A Justiça Federal estabeleceu, em liminar concedida nesta segunda-feira (27), o prazo de dois a quatro anos para que o Instituto Nacional de Colonização e Reforma Agrária (Incra) conclua a regularização de terras onde vivem 14 comunidades quilombolas (remanescentes de escravos) nos municípios de Salvaterra, Cachoeira do Arari e Curralinho, na região do Marajó (PA). Ainda cabe recurso ao Tribunal Região Federal da 1ª Região, em Brasília (DF).
Na decisão (veja aqui a íntegra), o juiz federal substituto da 5ª Vara, José Flávio Fonseca de Oliveira, considerou que o prazo de dois anos, requerido pelo Ministério Público Federal na ação civil pública que ajuizou, deverá ser obedecido pelo Incra apenas em dois dos 14 processos de regularização que já se encontram em fase mais adiantada, como aqueles que apresentam Relatório Técnico de Identificação e de Delimitação (RTID). Em relação aos outros casos, o magistrado considerou que quatro anos é “prazo suficiente para a tramitação das demais fases dos processos administrativos”.
Na ação proposta perante a 5ª Vara, o Ministério Público informou que existem 1.286 processos no Incra para a regularização fundiária de terras ocupadas por remanescentes de escravos, mas até agora teriam sido concluídos apenas 2,41% desses processos, o equivalente a 31 títulos de propriedade emitidos. Em relação aos 14 processos que envolvem quilombolas de Salvaterra, Cachoeira do Arari e Curralinho, o MPF sustentou que estão parados há pelo menos dez anos. A ausência de regularização fundiária das terras, acrescentou o Ministério Público, tem incentivado a atração de novos investidos à região, colocando-os sempre em vantagem nos litígios com os povos tradicionais da região.
O Incra considerou que os procedimentos para a regularização das terras são complexos, daí não se caracterizar a existência de demora excessiva, conforme alegado pelo MFP. Disse ainda que não haveria possibilidade de cumprir todos os procedimento no prazo de 24 meses e relatou que os 14 processos que deram causa à ação ajuizada pelo Ministério Público estão em fases diferenciadas, encontrando-se com a tramitação paralisada apenas os que aguardam parecer da Fundação Cultural Palmares. Informou ainda que está priorizando os processos relativos à regularização das terras quilombolas da Ilha do Marajó e disse que não pode ser responsabilizado por certos atos do procedimento, porque a desapropriação é ato privativo da Presidência da República.
“Injustificável” - Mesmo diante dos argumentos do Incra, o juiz federal José Flávio de Oliveira classificou de “injustificável” o atraso na tramitação dos processos de regularização.
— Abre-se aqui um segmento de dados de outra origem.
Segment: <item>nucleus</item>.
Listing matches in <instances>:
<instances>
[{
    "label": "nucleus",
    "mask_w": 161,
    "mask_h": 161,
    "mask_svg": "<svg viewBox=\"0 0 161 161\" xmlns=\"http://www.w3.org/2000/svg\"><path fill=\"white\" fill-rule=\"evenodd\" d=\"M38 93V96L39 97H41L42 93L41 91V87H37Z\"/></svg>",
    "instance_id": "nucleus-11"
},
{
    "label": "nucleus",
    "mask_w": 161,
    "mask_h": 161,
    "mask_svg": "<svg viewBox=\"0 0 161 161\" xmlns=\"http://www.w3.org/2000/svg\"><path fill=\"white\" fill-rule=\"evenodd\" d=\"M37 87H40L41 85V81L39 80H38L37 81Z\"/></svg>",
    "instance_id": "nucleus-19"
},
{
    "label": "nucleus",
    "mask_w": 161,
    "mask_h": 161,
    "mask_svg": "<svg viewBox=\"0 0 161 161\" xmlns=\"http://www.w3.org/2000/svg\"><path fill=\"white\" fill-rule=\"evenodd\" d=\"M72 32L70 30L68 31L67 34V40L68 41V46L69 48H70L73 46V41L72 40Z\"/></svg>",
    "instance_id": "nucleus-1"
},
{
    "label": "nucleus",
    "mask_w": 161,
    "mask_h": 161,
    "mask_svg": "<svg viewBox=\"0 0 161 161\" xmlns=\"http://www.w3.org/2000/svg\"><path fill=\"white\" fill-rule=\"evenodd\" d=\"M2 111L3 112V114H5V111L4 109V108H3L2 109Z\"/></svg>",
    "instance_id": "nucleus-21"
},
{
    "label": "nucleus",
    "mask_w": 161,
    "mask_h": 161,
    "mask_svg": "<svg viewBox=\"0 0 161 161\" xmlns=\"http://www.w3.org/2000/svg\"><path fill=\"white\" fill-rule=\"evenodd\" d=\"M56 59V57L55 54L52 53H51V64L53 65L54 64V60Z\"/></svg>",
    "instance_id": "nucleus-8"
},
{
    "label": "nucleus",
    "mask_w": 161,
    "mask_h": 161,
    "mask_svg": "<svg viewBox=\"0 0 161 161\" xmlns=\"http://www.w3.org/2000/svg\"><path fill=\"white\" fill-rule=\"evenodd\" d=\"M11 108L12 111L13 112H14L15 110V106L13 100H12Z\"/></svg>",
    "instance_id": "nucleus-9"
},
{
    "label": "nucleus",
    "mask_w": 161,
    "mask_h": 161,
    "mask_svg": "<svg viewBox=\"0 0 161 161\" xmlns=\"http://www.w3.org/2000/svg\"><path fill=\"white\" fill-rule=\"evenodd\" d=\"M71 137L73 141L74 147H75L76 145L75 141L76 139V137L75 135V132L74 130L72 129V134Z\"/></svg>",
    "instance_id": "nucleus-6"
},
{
Dos 14 processos listados pelo MPF, ressaltou o magistrado, apenas um foi autuado em 2004, cinco foram autuados em 2005, um em 2006 e sete no ano 2007. Fica comprovado, afirma a decisão, “que o caminhar desses processos é nitidamente muito vagaroso, o que demonstra violação ao princípio da duração razoável do processo , garantia constitucional de aplicação a todos os ramos dos Poderes da República, não se desincumbido o réu (Incra) de demonstrar que o atraso não decorre de suas precárias estruturas de trabalho, o que também não seria justificativa, vez que, com a presença da União no polo ativo, também há responsabilidade por esse atraso, se se admitisse que é por falta de recursos públicos ou ausência de força de trabalho, que não é o caso.”
Ao constatar o que chamou de “flagrante atraso na delimitação das propriedades dos remanescentes das comunidades de quilombos”, o juiz federal da 5ª Vara se disse convencido que isso caracteriza “descaso das autoridades envolvidas e violação dos direitos humanos dessas populações, que são remanescentes de sistema de direito que permitia a escravidão e, atualmente, são excluídos sistematicamente de acesso aos bens mais primários, inclusive o acesso à terra, merecendo a atuação pronta e rápida dos poderes públicos.”
José Flávio de Oliveira entendeu, porém, que não será preciso aplicar multa diária de R$ 1 mil ao Incra, em caso de descumprimento da liminar. “Quanto à aplicação da multa diária, não se afigura necessária, nem há justificativa para tanto, porque a mora (demora) já existente não descumpriu nenhuma decisão judicial, embora seja violadora de outros comandos jurídicos”, fundamentou o magistrado.